◆ Bloco de texto
1150. Sinais da Aliança. O povo eleito recebe de Deus sinais e símbolos distintivos,
que marcam a sua vida litúrgica: já não são unicamente celebrações de ciclos
cósmicos e práticas sociais, mas sinais da Aliança, símbolos das proezas operadas
por Deus em favor do seu povo. Entre estes sinais litúrgicos da Antiga Aliança,
podem citar-se a circuncisão, a unção e a sagração dos reis e dos sacerdotes, a
imposição das mãos, os sacrifícios e sobretudo a Páscoa. A Igreja vê nestes sinais
uma prefiguração dos sacramentos da Nova Aliança.
1151. Sinais assumidos por Cristo. Na sua pregação, o Senhor Jesus serve-Se
muitas vezes dos sinais da criação para dar a conhecer os mistérios do Reino de
Deus (21). Realiza as suas curas ou sublinha a sua pregação com sinais materiais ou
gestos simbólicos (22). Dá um sentido novo aos factos e sinais da Antiga Aliança,
sobretudo ao Êxodo e à Páscoa (23), porque Ele próprio é o sentido de todos esses
sinais.

◆ Objetivo da tarefa
Edite o trecho do texto sobre os sinais da Aliança entre "1150. Sinais da" e "da Nova Aliança.", inclusive, pondo "holocaustos" no lugar de "sacrifícios". A listagem que vem a seguir não é necessária.

◆ Dados extraídos
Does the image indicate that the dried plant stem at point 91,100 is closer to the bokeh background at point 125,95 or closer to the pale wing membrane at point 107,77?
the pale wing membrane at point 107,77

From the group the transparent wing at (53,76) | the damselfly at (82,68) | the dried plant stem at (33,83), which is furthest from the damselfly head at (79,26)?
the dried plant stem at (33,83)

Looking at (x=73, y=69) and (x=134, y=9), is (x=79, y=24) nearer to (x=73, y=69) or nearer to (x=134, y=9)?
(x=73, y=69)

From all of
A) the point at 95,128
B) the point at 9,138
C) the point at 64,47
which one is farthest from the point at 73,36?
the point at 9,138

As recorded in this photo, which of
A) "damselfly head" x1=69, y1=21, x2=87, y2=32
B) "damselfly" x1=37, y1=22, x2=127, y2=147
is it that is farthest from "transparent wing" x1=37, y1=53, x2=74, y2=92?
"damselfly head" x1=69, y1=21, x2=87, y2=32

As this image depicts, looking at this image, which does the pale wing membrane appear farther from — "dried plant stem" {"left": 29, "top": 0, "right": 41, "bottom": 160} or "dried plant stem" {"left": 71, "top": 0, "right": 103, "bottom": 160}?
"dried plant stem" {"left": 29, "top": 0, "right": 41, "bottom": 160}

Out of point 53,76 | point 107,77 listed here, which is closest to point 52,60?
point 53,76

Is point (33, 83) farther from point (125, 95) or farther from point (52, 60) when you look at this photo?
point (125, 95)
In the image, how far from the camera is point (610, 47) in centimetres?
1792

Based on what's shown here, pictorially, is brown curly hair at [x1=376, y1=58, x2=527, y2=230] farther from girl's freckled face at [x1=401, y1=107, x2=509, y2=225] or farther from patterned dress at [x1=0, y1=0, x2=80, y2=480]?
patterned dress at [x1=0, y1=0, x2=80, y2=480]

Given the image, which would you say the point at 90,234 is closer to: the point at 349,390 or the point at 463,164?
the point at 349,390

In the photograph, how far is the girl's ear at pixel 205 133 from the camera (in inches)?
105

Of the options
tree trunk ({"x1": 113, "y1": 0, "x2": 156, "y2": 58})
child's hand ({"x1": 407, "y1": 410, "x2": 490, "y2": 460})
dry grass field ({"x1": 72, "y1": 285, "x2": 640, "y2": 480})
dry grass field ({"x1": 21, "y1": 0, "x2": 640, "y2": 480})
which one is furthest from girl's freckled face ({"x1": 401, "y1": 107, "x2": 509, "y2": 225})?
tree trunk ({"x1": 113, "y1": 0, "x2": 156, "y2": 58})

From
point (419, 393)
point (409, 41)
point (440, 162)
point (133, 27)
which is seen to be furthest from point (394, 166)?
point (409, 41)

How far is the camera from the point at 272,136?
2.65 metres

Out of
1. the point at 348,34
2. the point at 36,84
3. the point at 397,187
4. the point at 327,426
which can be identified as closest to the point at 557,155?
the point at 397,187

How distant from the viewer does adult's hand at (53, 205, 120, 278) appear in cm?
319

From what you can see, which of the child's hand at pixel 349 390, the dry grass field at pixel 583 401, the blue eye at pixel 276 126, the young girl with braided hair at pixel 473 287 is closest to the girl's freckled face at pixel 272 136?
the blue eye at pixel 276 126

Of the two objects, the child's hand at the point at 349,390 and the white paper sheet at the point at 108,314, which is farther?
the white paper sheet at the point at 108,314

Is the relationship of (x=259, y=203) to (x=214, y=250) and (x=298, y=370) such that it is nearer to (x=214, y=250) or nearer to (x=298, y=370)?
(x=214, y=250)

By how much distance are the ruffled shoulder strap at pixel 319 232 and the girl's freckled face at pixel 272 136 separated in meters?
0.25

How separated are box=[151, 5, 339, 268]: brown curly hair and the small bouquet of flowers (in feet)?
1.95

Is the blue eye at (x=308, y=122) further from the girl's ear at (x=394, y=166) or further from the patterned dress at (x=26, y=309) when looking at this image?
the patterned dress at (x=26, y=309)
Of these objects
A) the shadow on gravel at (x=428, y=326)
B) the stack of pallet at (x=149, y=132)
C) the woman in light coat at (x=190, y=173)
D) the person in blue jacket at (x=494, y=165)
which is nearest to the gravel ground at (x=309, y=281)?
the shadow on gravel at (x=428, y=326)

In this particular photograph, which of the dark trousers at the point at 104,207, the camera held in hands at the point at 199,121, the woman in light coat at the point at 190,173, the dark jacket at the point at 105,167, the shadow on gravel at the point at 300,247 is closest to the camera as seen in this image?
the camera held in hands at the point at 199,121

◆ Resultado
1150. Sinais da Aliança. O povo eleito recebe de Deus sinais e símbolos distintivos,
que marcam a sua vida litúrgica: já não são unicamente celebrações de ciclos
cósmicos e práticas sociais, mas sinais da Aliança, símbolos das proezas operadas
por Deus em favor do seu povo. Entre estes sinais litúrgicos da Antiga Aliança,
podem citar-se a circuncisão, a unção e a sagração dos reis e dos sacerdotes, a
imposição das mãos, os holocaustos e sobretudo a Páscoa. A Igreja vê nestes sinais
uma prefiguração dos sacramentos da Nova Aliança.